Next, Flannery argues that climate change has already sickened, displaced, desolated, or otherwise harmed many human populations. For example, the increase in the water temperature in the Indian Ocean has led to devastating droughts in Africa’s Sahel region, a place that once flourished due to a heavy monsoon season. Flannery rejects climate change deniers’ frequent argument that these phenomena are due to fluctuations in weather. In fact, climate change represents changes to environmental patterns that endure across large spans of time. Flannery shows that climate change’s effects on critical human resources like food, water, and shelter also feed into political strife. In the same region of Africa, race-based genocide has recently broken out over different groups’ intense competition over arable land resources.

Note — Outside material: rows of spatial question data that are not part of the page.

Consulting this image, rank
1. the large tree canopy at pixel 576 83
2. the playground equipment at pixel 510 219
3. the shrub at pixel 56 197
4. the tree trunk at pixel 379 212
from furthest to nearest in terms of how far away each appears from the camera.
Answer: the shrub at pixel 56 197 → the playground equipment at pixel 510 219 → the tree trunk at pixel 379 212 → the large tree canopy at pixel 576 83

Flannery spends the remainder of his book proposing ways to mitigate the threat of climate change. He exhorts his audience to take individual measures to reduce their negative impact on the climate, but also argues that it is ultimately up to large institutions, such as governments and corporations, to stop wreaking systematic havoc on the environment. He laments the fact that most public discourse about climate change has recently been controlled by natural gas, oil, and coal lobbyists, as well as industry executives whose continued successes depend on problematic policies. The silver lining to this reality is that humankind can likely stop much of the damage they are causing by focusing their energies on reforming these few key industries and players.

Flannery, highly critical of the Bush administration in power at his time of writing, suggests that President Bush suppresses climate change reform because fossil fuel lobbyists donated over 40 million dollars to his campaign. Flannery nominates the Kyoto Protocol as the most feasible, if not comprehensive, current policy measure to propose a solution for climate destruction. Thus, while The Weather Makers advances a condemning analysis of the fate of the earth should climate change continue, it offers some hope that it might be prevented through radical action.